Thank you. Our next question comes from Salveen Richter with Goldman Sachs. Your line is now open.
Thanks for taking my question, and Jeff, congrats on all that you've achieved at Vertex. So firstly, could you just comment on how the 2019 Trikafta launch will inform the cadence of uptake during 2020? And then secondly, as we look to the pipeline, Any new thoughts around the requirements for the regulatory pathway for alpha-1 antitrypsin here regarding the need for liver biopsy or not? And then secondly, with type 1 diabetes, what does a proof of concept study look like here?
Yes, I'll take the question on the 2019 and impact on 2020. So obviously, given the results we've announced today, off to a very, very strong start. Having said that, there are many patients we continue to need to get onto Trikafta, so we are expecting continued growth through 2020 in terms of adding patients, and that's built into our guidance of 5.1 to 5.3 billion. As Charlie said, one other factor to take into account as you think about the cadence or the shape of those revenues is the impact of persistence and compliance and how that will impact revenues. It does have an impact, although, as we've seen with our other CFTR modulators, our expectation is that the levels of persistence and compliance will be high with Trikafta, particularly given the strong clinical profile. And then I think on to AAT and type 1, I think Reshman will take those.
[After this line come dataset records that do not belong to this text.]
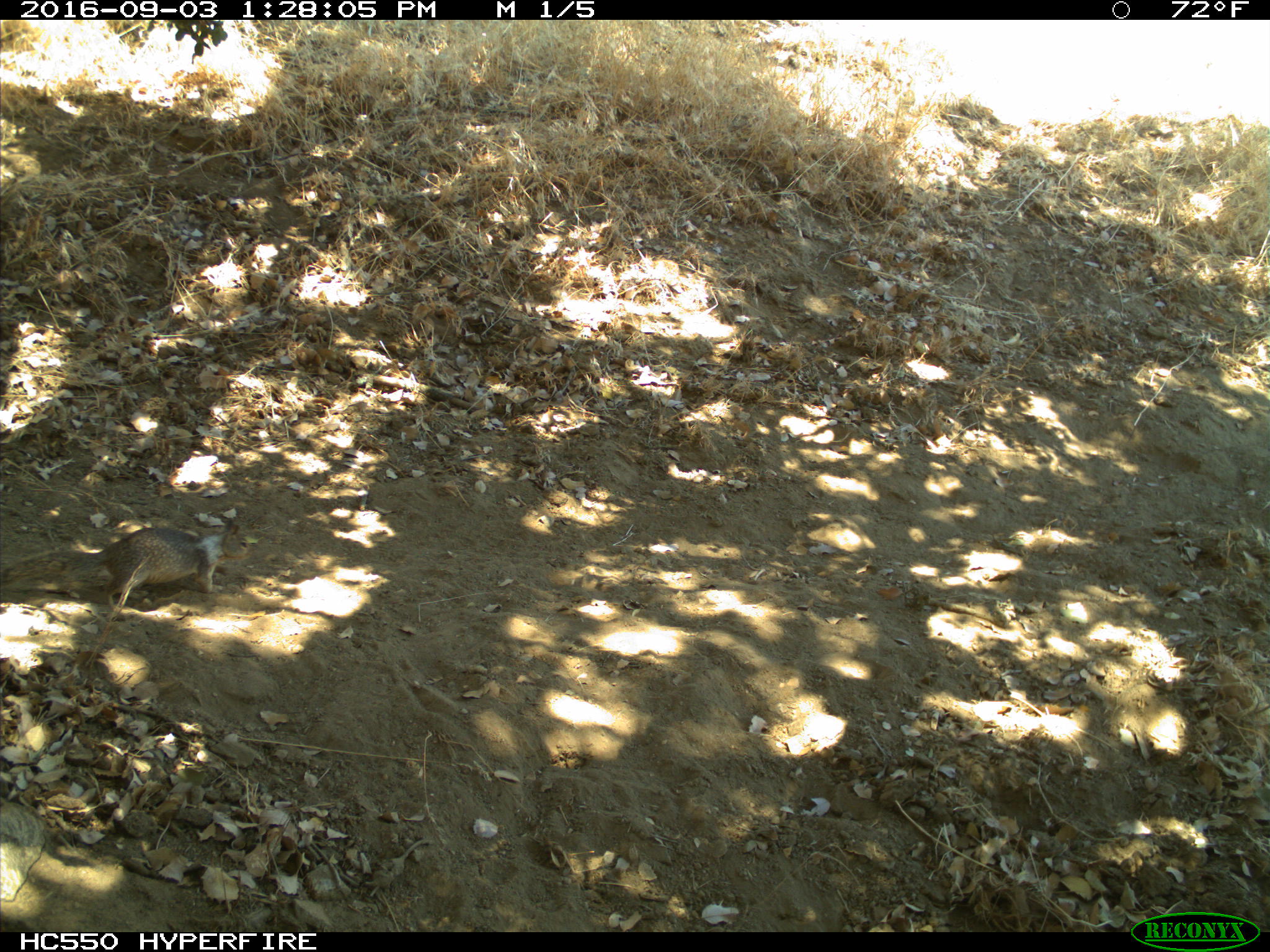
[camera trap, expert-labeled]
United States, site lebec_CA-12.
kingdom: Animalia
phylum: Chordata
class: Mammalia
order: Rodentia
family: Sciuridae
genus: Otospermophilus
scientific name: Otospermophilus beecheyi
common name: california ground squirrel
Otospermophilus beecheyi (california ground squirrel).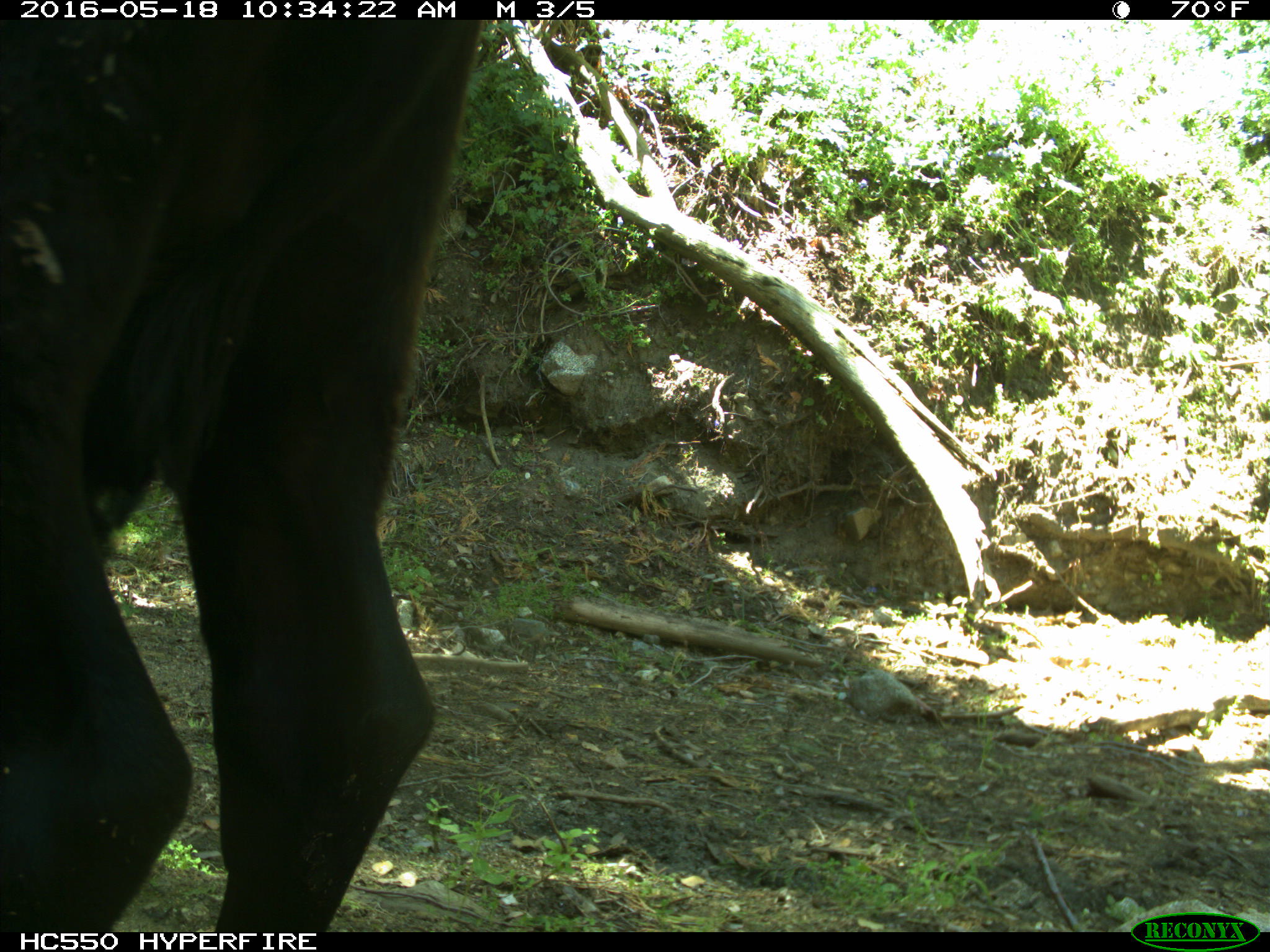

Sure. So, I mean, let me tackle the diabetes question first, and then I'll take AATD second. So with regard to the diabetes program, that's the cell therapy program that we acquired through the SEMA acquisition. So, I mean, the proof of concept I imagine to be something you can think about more akin to sickle cell and our beta cell program versus a small molecule program. And what I mean by that is we are going to be able to go into the clinic right into patients. It's not going to have a healthy volunteer step. And whether we go with the cell program alone or the cell with the device, I think the kind of endpoints you could expect are fairly straightforward ones. Glucose levels, hemoglobin A1C, clearly hypoglycemic episodes on the safety side will be something that we're watching. But I think that kind of gives you a good sense for what we're going to be watching for. The other thing to mention is I think that you can, again, similar to beta cells and sickle cell, I anticipate that the proof of concept studies are going to be of reasonable size and of very reasonable duration. With regard to the AATD program, we have not had further regulatory interaction. And so, as I've commented on before, I was impressed with the October 2019 FDA conference, what the agency indicated was that they would work with each sponsor depending on their approach for what the regulatory enabling endpoint would be. And I anticipate that the key points that we would be looking for from this program that's ongoing is functional serum AAT levels. And as we think forward beyond that, we just need to get through the regulatory interactions. I will remind you that the augmentation companies receive their approval based on AAT levels. That's just a data point to look at. And the last thing I'll say is our approach is obviously very different than those out there in that the small molecule corrector approach holds the opportunity to treat both the liver and lung manifestations. And so, obviously, we're going to be talking through what those liver manifestations and what those endpoints would look like as well.
Great. Thank you.
Thank you. Our next question comes from Paul Matisse with Stiefel. Your line is now open.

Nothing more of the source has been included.